* ПОРЯДОК РАБОТЫ
A - Переведите на английский язык предложение из отрывка о мемуарах: «Пока пишу, живые помрут, зато оживут мертвые.»
B - Допишите следующую часть отрывка о мемуарах, начиная сразу после его последнего предложения.

Карло Гоцци оставил три тома «Бесполезных мемуаров». А я исписал тысячи страниц своими аналитическими воспоминаниями. Теперь бы мне справиться с этим, который про Евтушенко и других, включая Владимира Соловьева, который не из их шестидесятнической шоблы, но дружил со многими евтушенками, включая главного – Евгения Евтушенко.
А прах Александра Петровича Межирова перевез в Москву не он, а Зоя Межирова, дочь поэта и сама поэт. Плотно занимается наследством отца, составляет, выпускает либо способствует изданию книг отца. Человек изумительный. Горжусь нашей дружбой.
Памяти живых и мертвых. Памяти самого себя.
Живых людей превращу в литературных мертвецов, зато мертвецов окроплю живой водой и пущу гулять по свету. Пока пишу, живые помрут, зато оживут мертвые. Вот и меняю их местами. Увековечу тех и других. Смерть всегда на страже, недреманное око, условие существования. Книга, пропитанная смертью. С миром, с прошлым, со смертью – на «ты». Я и ты, а не ты и оно, как ошибочно полагал Мартин Бубер.

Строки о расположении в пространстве

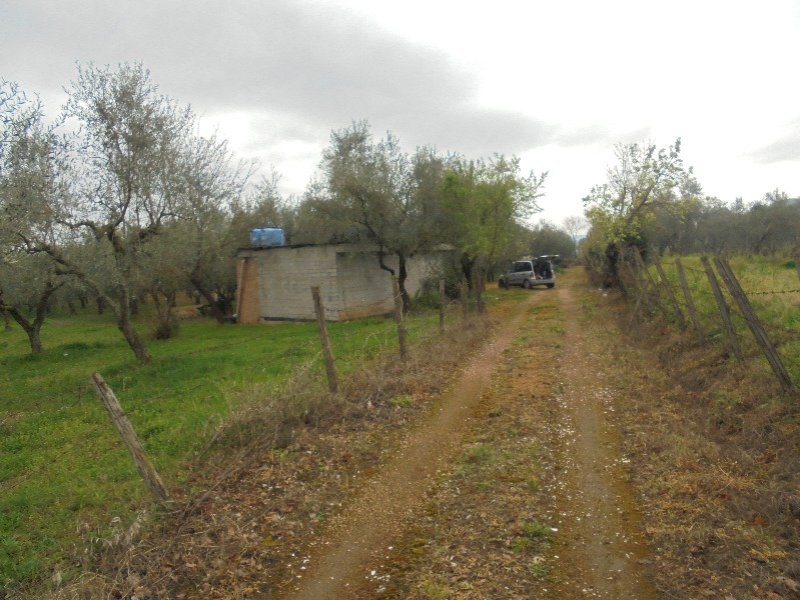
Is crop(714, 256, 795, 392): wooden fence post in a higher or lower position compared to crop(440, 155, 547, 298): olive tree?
lower

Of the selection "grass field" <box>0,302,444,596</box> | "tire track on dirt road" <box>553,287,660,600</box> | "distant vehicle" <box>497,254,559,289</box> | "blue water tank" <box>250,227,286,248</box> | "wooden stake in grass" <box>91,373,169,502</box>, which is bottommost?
"tire track on dirt road" <box>553,287,660,600</box>

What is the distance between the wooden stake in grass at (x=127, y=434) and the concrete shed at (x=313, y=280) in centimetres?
1735

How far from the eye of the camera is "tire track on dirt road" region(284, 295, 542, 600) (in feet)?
14.1

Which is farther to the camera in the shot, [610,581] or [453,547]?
[453,547]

* ОЖИДАЕМЫЕ РЕЗУЛЬТАТЫ
A - While I write, the living will die, but the dead will come to life.

B -
А вам, Александр Петрович, Андрей Георгиевич, Юнна Петровна и Евгений Александрович, спасибо за подсказку. Обязательно напишу про вас, оптом и в розницу, вот уже пишу. Только не знаю – про Межирова или про Межжирова, которого недруги корили, что там жировал и здесь жирует? Про Юнну или про Мориц? Про Осю или про Джозефа? Про Довлатова или про Сережу? Про Битова или про Обидова, героя моего романа-эпизода «Не плачь обо мне…», которого списал с Андрея, сместив идеологический вектор персонажа, а потом безымянно перенес его в свой субъективный травелог «Путешественник и его двойник»? Как совместить в одном человеке литературный персонаж с реальным прототипом? Куда всунуть этих совмещенных, как здешние санузлы, героев – в этот метафизический роман или в следующий, совместный с этим «евтушенковским» – не менее, а может, еще более метафизический, чем этот? И в мой главный роман про сороковиков – от Бродского, Довлатова, Барышникова до Шемякина, Лимонова и Соловьева с Клепиковой?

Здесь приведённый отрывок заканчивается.